The historical inspirations for Rohan are less political and more cultural, and those familiar with Tolkien’s personal history are likely already aware of the source. At Oxford, Tolkien was a professor of Anglo-Saxon (also known as Old English), the language of those Germanic peoples that settled Britain following the collapse of the island’s Roman infrastructure in the fifth and sixth centuries AD. Indeed, Tolkien’s lecture on Beowulf (The Monsters and the Critics) has profoundly impacted literary criticism of that epic poem to this day.
It should come as no surprise, then, that Tolkien’s beloved Anglo-Saxons found there way into Middle Earth. From personal names like Ceorl, Eomer, Theoden, Eowyn, Elfhelm, Freca, and Gamling to place names like Edoras, Aldburg, Dimholt, and Meduseld, the language of the Rohirrim is almost identical to Anglo-Saxon, and their physical description as tall and almost universally blond fits the general memory of Britain’s Germanic settlers. The Rohirrim congregate in mead halls to listen to bard regale with songs of past heroes and monsters, and their metalwork bears the kinds of scrollwork and motifs so reminiscent of Dark Age Britain. Anglo-Saxon society did not revolve around horses, but even this bears an explanation: one story (possibly apocryphal) states that Tolkien believed the Anglo-Saxon kingdoms could have survived the Viking onslaught if only they had possessed effective cavalry.
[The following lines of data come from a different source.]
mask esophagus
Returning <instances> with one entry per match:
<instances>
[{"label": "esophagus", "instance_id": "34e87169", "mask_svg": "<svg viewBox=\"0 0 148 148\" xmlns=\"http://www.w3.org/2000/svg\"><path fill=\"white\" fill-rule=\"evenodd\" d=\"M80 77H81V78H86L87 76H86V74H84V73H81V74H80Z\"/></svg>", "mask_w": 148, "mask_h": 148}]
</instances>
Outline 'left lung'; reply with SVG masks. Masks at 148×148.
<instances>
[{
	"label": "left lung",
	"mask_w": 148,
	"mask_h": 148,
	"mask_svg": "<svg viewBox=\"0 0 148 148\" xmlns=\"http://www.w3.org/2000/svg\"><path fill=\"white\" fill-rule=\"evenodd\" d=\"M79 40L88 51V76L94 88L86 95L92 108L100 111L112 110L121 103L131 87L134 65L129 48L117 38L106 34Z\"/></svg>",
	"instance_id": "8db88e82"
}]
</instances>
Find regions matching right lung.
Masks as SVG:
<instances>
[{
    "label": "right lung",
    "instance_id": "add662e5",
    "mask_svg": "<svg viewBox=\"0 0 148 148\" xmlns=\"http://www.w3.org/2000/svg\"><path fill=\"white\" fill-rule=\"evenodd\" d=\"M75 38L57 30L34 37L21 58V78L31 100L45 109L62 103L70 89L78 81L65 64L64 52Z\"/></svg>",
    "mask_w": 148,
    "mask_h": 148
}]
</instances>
For all this cultural flavor, there is one bit of ‘political’ history that only confirms the Rohirrim in their role as quasi-Anglo Saxons. When granted the old Gondorian province of Calenardon, the Eotheod did not settle an empty land. The original inhabitants were expelled, chased to the rocky lands to the west. These peoples, eventually known as the wild men of Dunland, or Dunlendings, harbored intense hatred for the invaders that had taken their land, and intermittent conflict existed between the two for centuries. This calls to mind the traditional accounts of the Anglo-Saxon arrival in Britain, expelling the native inhabitants until only Wales and Cornwall remained as bastions of Romano-British culture. Even the fortress of Helm’s Deep (originally built as a refuge from the Dunlendings) contains a reference to this heritage; unseen in the movies, the fortress is fronted by an earthwork known as Helm’s Dyke; in Anglo-Saxon Mercia, Offa’s Dyke separated the lands of England from the ‘savages’ of Wales. Other media have seized on these similarities and taken them even further; the popular video game The Lord of the Rings Online, for example, attributes native British-inspired spirituality and even architecture to its Dunlendings.
These two proud kingdoms of Tolkien’s mythology only scratch the surface of what can be said historically concerning Middle Earth, and rest assured, we are far from done exploring! For now, however, we must bid mae govannen; come next year and another Hobbit Day, we look forward to treading these paths with you again.